Return the lines of this material word for word, and leave the pictures out of your answer.

====== Data supplied ======

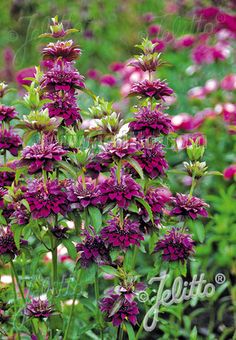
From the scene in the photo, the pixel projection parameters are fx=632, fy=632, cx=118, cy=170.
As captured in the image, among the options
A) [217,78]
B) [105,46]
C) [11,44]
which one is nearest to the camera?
[217,78]

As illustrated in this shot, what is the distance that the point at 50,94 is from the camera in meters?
1.68

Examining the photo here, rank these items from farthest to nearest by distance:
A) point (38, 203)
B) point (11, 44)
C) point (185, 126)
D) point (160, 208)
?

======

In response »
From the scene in the photo, the pixel projection parameters are fx=632, fy=632, cx=118, cy=170.
As captured in the image, among the options
A) [217,78]
B) [105,46]
C) [11,44]
which one is nearest to the camera?
[217,78]

As illustrated in this shot, what is the distance that the point at 50,94 is from the camera in meters?
1.68

Examining the photo here, rank these items from farthest to nearest by distance:
A) point (38, 203)
B) point (11, 44)
C) point (185, 126)
D) point (160, 208)
?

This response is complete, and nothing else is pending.